= Denise Uyehara =

American performance artist and writer

Denise Uyehara is an American performance artist, director and writer. Her interdisciplinary and solo performances and installations examine and explore memory, time-travel, immigration, race, sexuality, and gender. She is the founding member of the performance group Sacred Naked Nature Girls, a group of four women of different ethnicities and sexual orientation, who use their bodies as a means to construct identities and inspire dialogue. Her work is internationally recognized and has been featured in exhibitions in Los Angeles, Helsinki, London, Tokyo, and Vancouver. She is also the author of two full-length plays, Hobbies and Hiro. Uyehara is a fellow of the Asian Cultural Council.

==Early life==
Uyehara was born in 1966 in Tustin, California to Japanese American parents. She attended the University of California, Irvine, graduating in 1989 with a BA in comparative literature, continued her education at the University of California, Los Angeles, where she received her M.F.A. in arts.

==Recent work==
Shooting Columbus premiered in 2017 as part of the Borderlands Theater Season, the culmination of a multi-year collaboration between Indigenous and non-Indigenous artists in the Southwest region. Uyehara was one of five lead artists in the Fifth World Collective that realized the project.
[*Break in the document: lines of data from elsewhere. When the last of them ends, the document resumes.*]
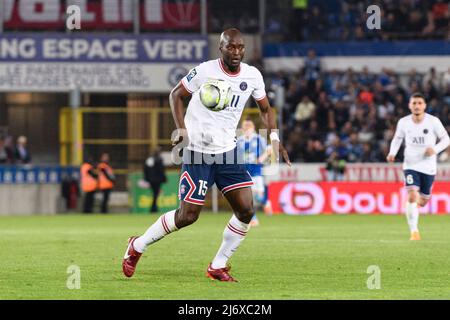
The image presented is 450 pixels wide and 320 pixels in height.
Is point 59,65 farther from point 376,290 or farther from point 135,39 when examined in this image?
point 376,290

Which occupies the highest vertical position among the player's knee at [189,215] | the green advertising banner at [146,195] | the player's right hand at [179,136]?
the player's right hand at [179,136]

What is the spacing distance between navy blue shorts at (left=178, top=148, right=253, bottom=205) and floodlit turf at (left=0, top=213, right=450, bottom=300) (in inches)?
35.3

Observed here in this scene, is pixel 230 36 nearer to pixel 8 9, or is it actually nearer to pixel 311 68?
pixel 311 68

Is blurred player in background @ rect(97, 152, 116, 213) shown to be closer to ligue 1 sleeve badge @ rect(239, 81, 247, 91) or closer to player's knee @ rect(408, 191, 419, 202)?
player's knee @ rect(408, 191, 419, 202)

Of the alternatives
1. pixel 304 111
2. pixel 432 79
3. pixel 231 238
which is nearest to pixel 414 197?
pixel 231 238

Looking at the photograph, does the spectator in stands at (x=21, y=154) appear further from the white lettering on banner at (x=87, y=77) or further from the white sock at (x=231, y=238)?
the white sock at (x=231, y=238)

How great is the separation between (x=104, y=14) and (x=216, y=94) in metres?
25.4

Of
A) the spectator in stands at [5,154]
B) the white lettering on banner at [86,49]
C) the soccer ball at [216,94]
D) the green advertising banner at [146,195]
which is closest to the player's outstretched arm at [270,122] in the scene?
the soccer ball at [216,94]

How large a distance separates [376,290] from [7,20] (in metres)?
27.2

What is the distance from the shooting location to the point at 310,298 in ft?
34.2

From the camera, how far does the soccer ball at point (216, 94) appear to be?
12.0 meters

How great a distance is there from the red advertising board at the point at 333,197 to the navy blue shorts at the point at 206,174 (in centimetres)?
1899

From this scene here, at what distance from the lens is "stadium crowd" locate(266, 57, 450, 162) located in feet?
113

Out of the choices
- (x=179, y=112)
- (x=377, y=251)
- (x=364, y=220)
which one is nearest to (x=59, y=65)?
(x=364, y=220)
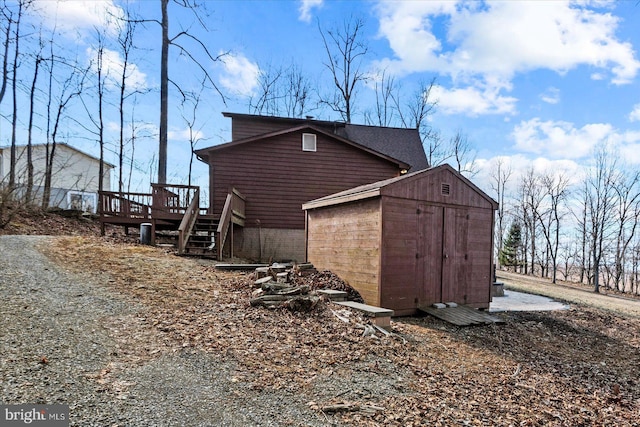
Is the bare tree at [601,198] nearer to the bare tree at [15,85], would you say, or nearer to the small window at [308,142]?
the small window at [308,142]

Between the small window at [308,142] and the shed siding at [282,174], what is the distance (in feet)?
0.49

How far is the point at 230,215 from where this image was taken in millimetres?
10312

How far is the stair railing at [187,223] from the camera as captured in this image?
943 centimetres

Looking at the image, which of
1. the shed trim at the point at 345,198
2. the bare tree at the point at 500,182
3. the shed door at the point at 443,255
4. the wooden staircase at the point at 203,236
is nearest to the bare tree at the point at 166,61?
the wooden staircase at the point at 203,236

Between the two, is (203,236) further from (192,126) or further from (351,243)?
(192,126)

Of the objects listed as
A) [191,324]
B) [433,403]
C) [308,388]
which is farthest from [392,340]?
[191,324]

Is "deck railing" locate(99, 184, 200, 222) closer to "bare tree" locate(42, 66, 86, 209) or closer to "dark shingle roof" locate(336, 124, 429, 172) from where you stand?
"bare tree" locate(42, 66, 86, 209)

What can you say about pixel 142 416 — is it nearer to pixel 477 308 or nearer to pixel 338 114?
pixel 477 308

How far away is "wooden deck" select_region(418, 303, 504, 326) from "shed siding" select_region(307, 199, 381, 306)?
1.26 meters

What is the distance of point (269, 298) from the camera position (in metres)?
5.69

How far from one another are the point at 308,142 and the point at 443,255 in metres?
7.78

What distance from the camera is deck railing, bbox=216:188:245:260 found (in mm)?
9521

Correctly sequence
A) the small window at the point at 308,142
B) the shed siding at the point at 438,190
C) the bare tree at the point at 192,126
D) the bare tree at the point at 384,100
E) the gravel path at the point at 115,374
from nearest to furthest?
the gravel path at the point at 115,374 < the shed siding at the point at 438,190 < the small window at the point at 308,142 < the bare tree at the point at 192,126 < the bare tree at the point at 384,100

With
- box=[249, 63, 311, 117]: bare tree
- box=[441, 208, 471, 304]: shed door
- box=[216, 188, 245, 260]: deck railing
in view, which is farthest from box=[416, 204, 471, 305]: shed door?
box=[249, 63, 311, 117]: bare tree
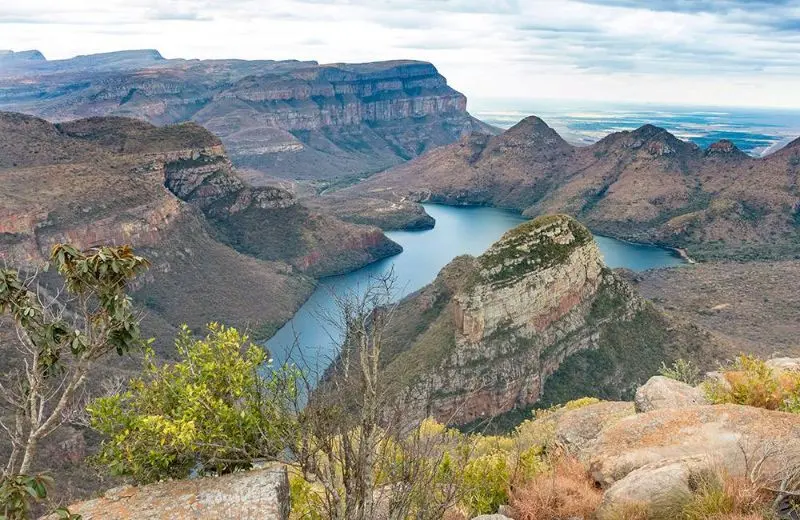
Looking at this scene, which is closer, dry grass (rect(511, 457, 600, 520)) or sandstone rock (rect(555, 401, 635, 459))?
dry grass (rect(511, 457, 600, 520))

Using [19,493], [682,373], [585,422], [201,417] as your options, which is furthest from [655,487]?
[682,373]

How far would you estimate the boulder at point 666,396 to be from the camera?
64.1 ft

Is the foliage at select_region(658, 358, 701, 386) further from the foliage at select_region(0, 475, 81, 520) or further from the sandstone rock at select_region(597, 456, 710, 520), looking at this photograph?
the foliage at select_region(0, 475, 81, 520)

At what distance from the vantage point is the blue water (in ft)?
275

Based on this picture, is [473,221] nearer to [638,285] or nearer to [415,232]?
[415,232]

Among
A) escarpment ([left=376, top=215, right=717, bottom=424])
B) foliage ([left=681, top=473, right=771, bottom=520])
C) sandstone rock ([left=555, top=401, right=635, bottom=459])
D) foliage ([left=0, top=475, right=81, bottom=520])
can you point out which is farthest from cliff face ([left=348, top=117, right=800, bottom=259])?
foliage ([left=0, top=475, right=81, bottom=520])

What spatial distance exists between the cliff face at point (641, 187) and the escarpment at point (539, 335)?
7680 centimetres

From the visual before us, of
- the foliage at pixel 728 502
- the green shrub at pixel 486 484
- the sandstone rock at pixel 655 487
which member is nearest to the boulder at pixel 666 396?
the green shrub at pixel 486 484

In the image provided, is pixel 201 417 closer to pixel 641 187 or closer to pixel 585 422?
pixel 585 422

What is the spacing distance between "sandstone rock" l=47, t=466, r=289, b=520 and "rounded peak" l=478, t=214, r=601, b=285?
3830 cm

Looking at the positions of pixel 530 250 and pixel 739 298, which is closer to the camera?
pixel 530 250

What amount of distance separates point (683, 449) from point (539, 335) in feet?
122

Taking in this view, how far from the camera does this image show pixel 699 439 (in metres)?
14.0

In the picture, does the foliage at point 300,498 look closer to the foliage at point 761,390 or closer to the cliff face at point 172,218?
the foliage at point 761,390
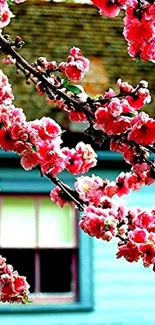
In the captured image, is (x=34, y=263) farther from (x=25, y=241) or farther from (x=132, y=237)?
(x=132, y=237)

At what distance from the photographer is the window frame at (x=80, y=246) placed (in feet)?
24.2

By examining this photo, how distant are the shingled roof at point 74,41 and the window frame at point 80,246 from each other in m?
0.55

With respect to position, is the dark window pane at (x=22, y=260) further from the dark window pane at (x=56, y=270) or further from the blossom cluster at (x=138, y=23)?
the blossom cluster at (x=138, y=23)

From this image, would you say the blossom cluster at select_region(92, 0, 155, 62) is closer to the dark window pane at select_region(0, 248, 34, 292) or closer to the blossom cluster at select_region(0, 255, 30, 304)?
the blossom cluster at select_region(0, 255, 30, 304)

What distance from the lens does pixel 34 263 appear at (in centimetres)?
759

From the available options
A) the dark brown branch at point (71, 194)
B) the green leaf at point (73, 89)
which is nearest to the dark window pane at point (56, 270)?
the dark brown branch at point (71, 194)

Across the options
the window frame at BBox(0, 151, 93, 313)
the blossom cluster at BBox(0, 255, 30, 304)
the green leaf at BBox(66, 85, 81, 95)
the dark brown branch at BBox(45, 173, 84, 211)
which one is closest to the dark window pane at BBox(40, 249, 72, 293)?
the window frame at BBox(0, 151, 93, 313)

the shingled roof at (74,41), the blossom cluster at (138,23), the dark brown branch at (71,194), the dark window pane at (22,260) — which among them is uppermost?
the shingled roof at (74,41)

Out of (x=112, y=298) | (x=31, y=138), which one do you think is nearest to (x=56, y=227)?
(x=112, y=298)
Shooting Columbus investigates the consequences and ethics of time travel along with the United States’ continual genocide of its native people. The project received support from the MAP Fund and the Network of Ensemble Theaters. Other works include Dreams & Silhouettes/Suenos y siluetas, a multidisciplinary installation piece that uses dancers, actors, and painters to discuss militarization, deportation, and detention in Tucson, Arizona, performed at the Global Justice Center in 2014. Uyehara has also collaborated with Indigenous performance and visual artist James Luna, which resulted in their live works "Transitions" at L.A.C.E. (2012) and "Ancestral Cartographic Rituals" (2017) at Stanford University, both unpack cultural authenticity, tradition and memory in the United States. Archipelago, a collaborative piece featuring video artist Adam Cooper-Teran emphasize cultural survival and loss, spirituality, and deities in respect to the ancient myths of Okinawa. She collaborated with Sri Susilowati in Pageantry, a performance piece that interrogates the cultural role of Asians in the Americas, in 2008.

== Major works ==
Hobbies (1989)

Hiro (1993)

Headless Turtleneck Relatives (1993)

Hello (Sex) Kitty: Mad Asian Bitch on Wheels (1994)

Maps of City and Body (1999)

Big Head (2003)

The Senkotsu (Mis)Translation Project (2006-2010)

Archipelago (2012)

Transitions with James Luna (2012)

Dreams and Silhouettes/Suentos y Siluetas (2014)

Shooting Columbus (2017)

Ancestral Cartographic Rituals with James Luna (2017)

==Awards and recognition==
Uyehara's first major award was from the Brody Arts Fund in 1993, followed by a commission from AT&T: OnStage Productions for Hiro, at East West Players in 1994. Her work has since been supported by the MAP Fund, The Network of Ensemble Theaters, Los Angeles Department of Cultural Affairs, the Arizona Commission on the Arts, the National Performance Network, and the California Civil Liberties Public Education Project. Her work has been featured as a Critic's Choice” by L.A. Weekly several times, as a solo artist, playwright, and as one of The Sacred Naked Nature Girls. She has led numerous community workshops for artists in different communities including LGBT, women, people of color, and seniors. She was inducted into the Asian Cultural Council in the Spring of 2013 for her work investigating the "migration across borders of identity" for Asian American people.